Similar to the CSV reader, we can't scan compressed files. But we can add compression to the JsonLineReader, and wildcard to JazyJsonLineReader.
As far as a more generic API, We could have some default implementations of AnonymousScan for Iterator<Item=DataFrame> and Iterator<Item=Row>.
I think the Iterator<Item=&str> would be much trickier, as the json implementation is operating on the entire dataset, not single records, so a new implementation would need to be added.
Thanks, that sounds good.
Why can't compressed files be scanned?

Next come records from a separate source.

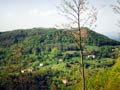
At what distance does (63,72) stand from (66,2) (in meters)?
156

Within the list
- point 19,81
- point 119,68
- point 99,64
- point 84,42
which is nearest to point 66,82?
point 99,64

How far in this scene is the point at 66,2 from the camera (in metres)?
21.2

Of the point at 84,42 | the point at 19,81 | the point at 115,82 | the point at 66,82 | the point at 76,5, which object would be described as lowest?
the point at 66,82

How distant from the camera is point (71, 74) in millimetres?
169625

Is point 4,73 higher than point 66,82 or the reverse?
higher

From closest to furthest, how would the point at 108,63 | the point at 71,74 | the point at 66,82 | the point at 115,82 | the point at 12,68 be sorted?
the point at 12,68 < the point at 115,82 < the point at 66,82 < the point at 71,74 < the point at 108,63

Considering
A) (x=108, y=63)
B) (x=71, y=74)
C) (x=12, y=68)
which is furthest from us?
(x=108, y=63)

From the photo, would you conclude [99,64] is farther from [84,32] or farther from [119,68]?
[84,32]

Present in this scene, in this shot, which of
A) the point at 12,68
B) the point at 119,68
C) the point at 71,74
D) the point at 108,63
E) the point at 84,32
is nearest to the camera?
the point at 84,32

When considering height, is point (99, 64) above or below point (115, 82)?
below

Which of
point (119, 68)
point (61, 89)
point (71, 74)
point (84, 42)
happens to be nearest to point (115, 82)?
point (119, 68)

Is it because they can't be chunked to read them in parallel?
A default implementation of AnonymousScan for Iterator<Item=DataFrame> seems fairly simple a priory, and there's nothing stopping a user from implementing an Iterator<Item=DataFrame> for reading a compressed file in batches.

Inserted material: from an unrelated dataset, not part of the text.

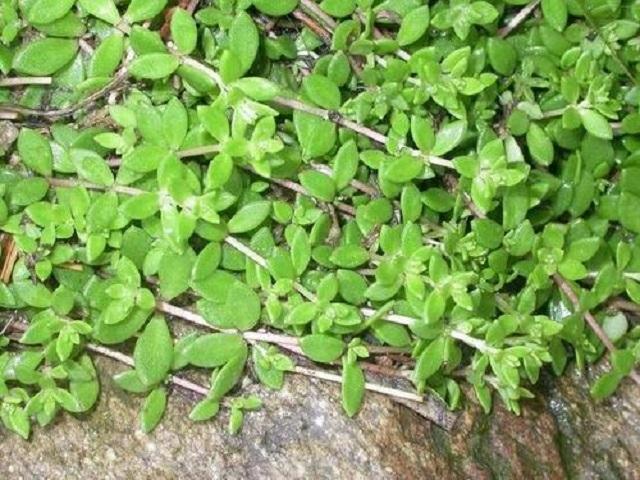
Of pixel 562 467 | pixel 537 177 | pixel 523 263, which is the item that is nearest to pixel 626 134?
→ pixel 537 177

In terms of performance, the decompression and deserialisation overhead could be mitigated by reading from multiple batch files in parallel (as is common) and using a bounded misc::sync_channel (std or crossbeam) to gather them for Iterator::next. It is true that parallelisation doesn't seem practical in the single-file case.

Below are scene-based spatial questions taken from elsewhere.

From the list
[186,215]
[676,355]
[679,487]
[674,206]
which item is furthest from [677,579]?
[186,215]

I'd like to know generally how AnonymousScan is supposed to be used, it's not really documented. Is parallelisation handled by the user of AnonymousScan in LazyFrame::anonymous_scan or is it supposed to be managed within AnonymousScan implementations? Looking at CoreJsonReader it seems like the latter, but I generally feel like I'm missing some implicit assumptions for correct implementation of the trait.